U.S. colleges are searching for solutions as they see alarming numbers of students arrive with gaps in their math skills.
Colleges across the country are grappling with the same problem as academic setbacks from the pandemic follow students to campus. At many universities, engineering and biology majors are struggling to grasp fractions and exponents. More students are being placed into pre-college math, starting a semester or more behind for their majors, even if they get credit for the lower-level classes.
Colleges largely blame the disruptions of the pandemic, which had an outsize impact on math. Reading scores on the national test known as NAEP plummeted, but math scores fell further, by margins not seen in decades of testing. Other studies find that recovery has been slow.
This is an extremely stupid take. You don't have to enjoy math to understand fundamental concepts of it and even if you hate it you can't avoid the need for it in your life.
That'd be like trying to learn about basketball strategy without putting in the fundamental time shooting and defending.
Sure, coaches operate on a higher level and don't have their hands on the ball as often as players do, but they definitely know how to play. Would you hire a coach that didn't?
No, it wouldn't be. Basketball and mathematics are different. Try to stay on topic instead of resorting to analogies. It just shows that you can't argue your position effectively, so you have to derail to something that makes more sense to you.
Unfortunately, now we end up debating the accuracy of your analogy instead of the actual topic at hand. Great tactic, but I'm not going to engage in it.
It's not really an analogy b/c I'm referring to how brains learn in general for any subject, whether math or basketball.
Yes, we don't need to memorize all those old mental math tricks used before calculators were invented, but you still need to understand exponentiation, which follows from multiplication, which follows from putting time in to practice the basic times tables.
Yes, but do you need to know how to solve them? I'd say that's fine stuff for reviewing, as long as you understand the concepts behind them.
For example, it would be totally understandable for STEM college students to not know how to solve 1/42/3 without review. It's just realistic and doesn't mean they are ill-prepared. If anything, we should be teaching students that they should get used to reviewing things instead of assuming they already know.

──────

### Task 1
In the text on college math skills, which two majors are named as struggling to grasp fractions and exponents?
### Task 2
Rewrite the stretch of the college math text from "This is an extremely" through "engage in it.", putting "basic" wherever "fundamental" appears.

Saved data entries:
──────

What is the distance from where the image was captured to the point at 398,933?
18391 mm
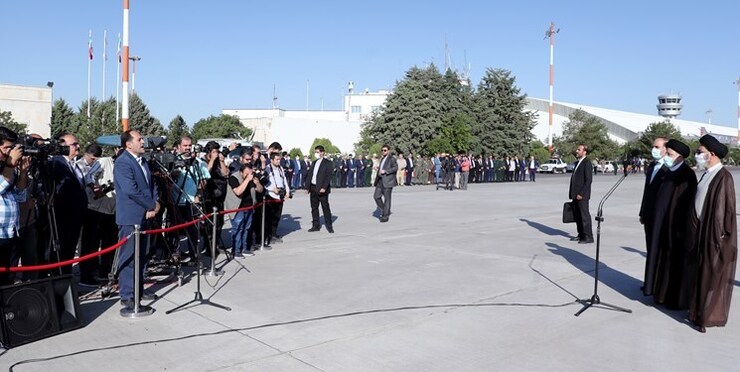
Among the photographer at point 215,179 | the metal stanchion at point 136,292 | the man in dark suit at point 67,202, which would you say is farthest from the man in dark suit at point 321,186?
the metal stanchion at point 136,292

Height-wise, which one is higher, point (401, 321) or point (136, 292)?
point (136, 292)

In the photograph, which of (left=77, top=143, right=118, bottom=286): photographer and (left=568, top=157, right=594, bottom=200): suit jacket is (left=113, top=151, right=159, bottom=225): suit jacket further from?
(left=568, top=157, right=594, bottom=200): suit jacket

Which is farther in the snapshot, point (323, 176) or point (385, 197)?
point (385, 197)

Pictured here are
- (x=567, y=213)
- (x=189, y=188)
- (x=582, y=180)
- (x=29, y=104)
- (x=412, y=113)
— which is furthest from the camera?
(x=412, y=113)

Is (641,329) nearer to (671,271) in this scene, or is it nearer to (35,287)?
(671,271)

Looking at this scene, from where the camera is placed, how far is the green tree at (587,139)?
73.9 meters

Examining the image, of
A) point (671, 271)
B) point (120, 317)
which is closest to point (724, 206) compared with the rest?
point (671, 271)

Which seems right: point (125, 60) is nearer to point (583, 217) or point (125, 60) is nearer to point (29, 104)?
point (583, 217)

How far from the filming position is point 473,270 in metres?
9.48

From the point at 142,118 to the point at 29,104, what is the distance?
1088cm

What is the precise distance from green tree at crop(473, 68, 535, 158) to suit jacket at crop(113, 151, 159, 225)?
164 ft

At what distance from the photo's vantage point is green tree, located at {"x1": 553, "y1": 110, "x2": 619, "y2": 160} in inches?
2908

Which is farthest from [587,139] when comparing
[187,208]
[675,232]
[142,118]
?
[675,232]

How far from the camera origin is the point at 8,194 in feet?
20.3
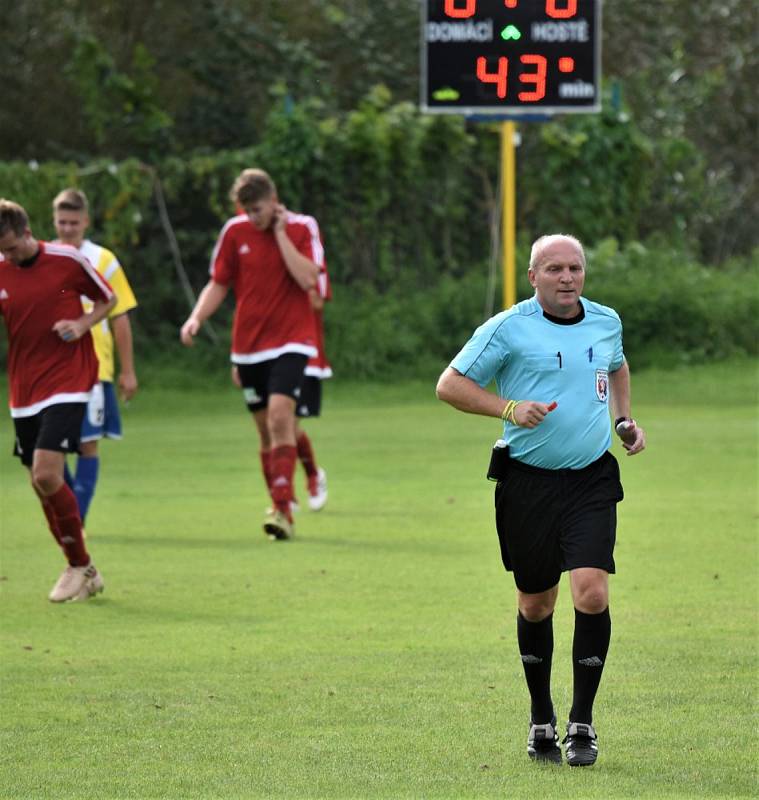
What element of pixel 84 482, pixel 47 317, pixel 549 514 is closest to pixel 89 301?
pixel 84 482

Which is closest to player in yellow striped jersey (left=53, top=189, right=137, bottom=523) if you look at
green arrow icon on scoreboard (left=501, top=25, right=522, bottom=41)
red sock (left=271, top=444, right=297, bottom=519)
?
red sock (left=271, top=444, right=297, bottom=519)

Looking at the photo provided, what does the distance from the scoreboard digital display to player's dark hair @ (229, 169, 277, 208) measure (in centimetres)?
622

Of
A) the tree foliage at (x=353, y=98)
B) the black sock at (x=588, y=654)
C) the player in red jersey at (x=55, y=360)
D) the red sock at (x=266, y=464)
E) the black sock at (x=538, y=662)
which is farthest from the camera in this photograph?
the tree foliage at (x=353, y=98)

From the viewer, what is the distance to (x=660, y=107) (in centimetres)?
3541

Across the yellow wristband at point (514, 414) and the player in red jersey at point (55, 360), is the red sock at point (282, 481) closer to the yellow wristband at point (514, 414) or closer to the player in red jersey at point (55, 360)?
the player in red jersey at point (55, 360)

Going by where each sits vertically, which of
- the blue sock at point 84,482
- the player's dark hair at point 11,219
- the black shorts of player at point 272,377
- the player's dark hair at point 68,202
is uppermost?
the player's dark hair at point 11,219

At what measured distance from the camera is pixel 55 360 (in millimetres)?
10328

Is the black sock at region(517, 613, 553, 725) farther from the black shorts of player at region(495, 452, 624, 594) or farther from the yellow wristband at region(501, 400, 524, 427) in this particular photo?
the yellow wristband at region(501, 400, 524, 427)

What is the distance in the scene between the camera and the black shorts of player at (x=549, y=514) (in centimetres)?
663

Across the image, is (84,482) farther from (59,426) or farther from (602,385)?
(602,385)

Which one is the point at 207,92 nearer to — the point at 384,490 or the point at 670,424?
the point at 670,424

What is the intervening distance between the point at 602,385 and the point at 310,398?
767 cm

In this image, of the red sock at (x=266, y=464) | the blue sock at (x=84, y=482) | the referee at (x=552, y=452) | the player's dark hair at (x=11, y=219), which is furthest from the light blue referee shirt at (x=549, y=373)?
the red sock at (x=266, y=464)

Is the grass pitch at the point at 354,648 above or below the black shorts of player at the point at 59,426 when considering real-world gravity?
below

──────

### Problem solution 1
Engineering and biology majors.

### Problem solution 2
This is an extremely stupid take. You don't have to enjoy math to understand basic concepts of it and even if you hate it you can't avoid the need for it in your life.
That'd be like trying to learn about basketball strategy without putting in the basic time shooting and defending.
Sure, coaches operate on a higher level and don't have their hands on the ball as often as players do, but they definitely know how to play. Would you hire a coach that didn't?
No, it wouldn't be. Basketball and mathematics are different. Try to stay on topic instead of resorting to analogies. It just shows that you can't argue your position effectively, so you have to derail to something that makes more sense to you.
Unfortunately, now we end up debating the accuracy of your analogy instead of the actual topic at hand. Great tactic, but I'm not going to engage in it.